> PASAJE DE LECTURA
/---
Si ahora mismo, en plena madrugada, entrara por la puerta y se sentara a mi lado no sabría qué decirle. Si me pusiera la mano sobre el hombro, como el hermano mayor que murió tres años antes de que yo naciera, y a quien he añorado con la nostalgia absurda de un miembro amputado, o el hijo que jamás me he atrevido a tener, me echaría a llorar por haberle traicionado tanto. O me daría un ataque de pánico como si la muerte se hubiera adelantado y quisiera escuchar mis argumentos.
¿Quién eres?
He aplazado la pregunta toda mi vida, aunque finja hacérmela a menudo en la intimidad de unos cuadernos forrados con papel de estraza azul que han acabado por convertirse en mi íntima muralla china… de tinta.
¿De dónde vienes?
En aquel país llovía. Mi abuela hablaba con las gallinas y no le temía al fuego, aparecía entre los altos tallos del maíz como una mujer hecha de tierra con el delantal lleno de fruta que ni los pájaros querían.
\---
> INSTRUCCIONES DE TRABAJO
• A. En el pasaje, sustituye "hermano mayor" por "tío" y reescribe el fragmento que comienza en "Si ahora mismo, en" y continúa hasta "escuchar mis argumentos.".
• B. Responde brevemente estas preguntas sobre el pasaje:
(i) ¿Cuánto tiempo antes del nacimiento de quien habla murió el hermano mayor?
(ii) ¿Con qué papel están forrados los cuadernos?
(iii) ¿Con quién hablaba la abuela?
Estas líneas provienen de otra fuente, ajena al pasaje.

> INFORMACIÓN FACILITADA
/---
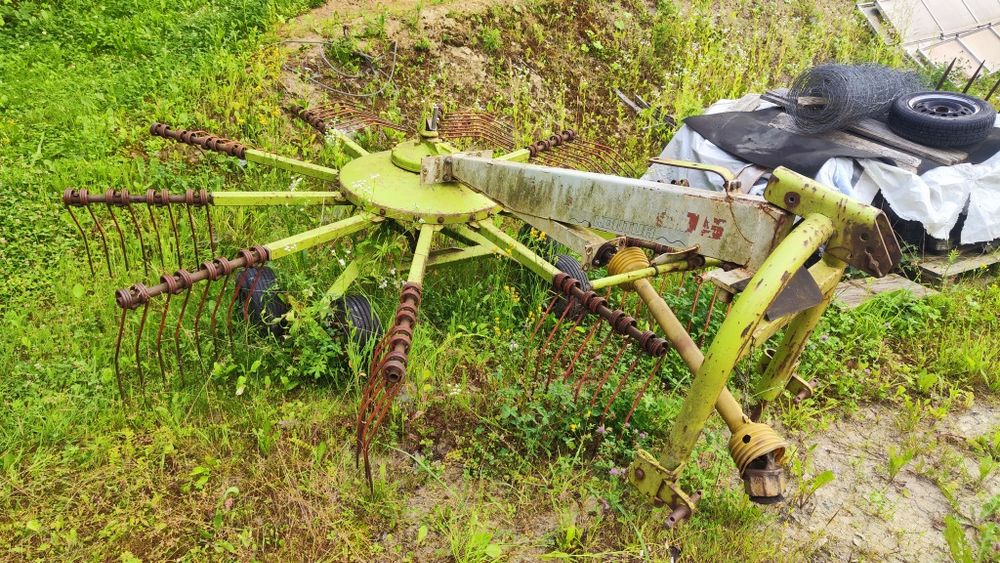Claas WS 380S zgrabiarka przewracarka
\---
> RESPUESTAS
• A.
Si ahora mismo, en plena madrugada, entrara por la puerta y se sentara a mi lado no sabría qué decirle. Si me pusiera la mano sobre el hombro, como el tío que murió tres años antes de que yo naciera, y a quien he añorado con la nostalgia absurda de un miembro amputado, o el hijo que jamás me he atrevido a tener, me echaría a llorar por haberle traicionado tanto. O me daría un ataque de pánico como si la muerte se hubiera adelantado y quisiera escuchar mis argumentos.

• B.
(i) Tres años antes.
(ii) Con papel de estraza azul.
(iii) Con las gallinas.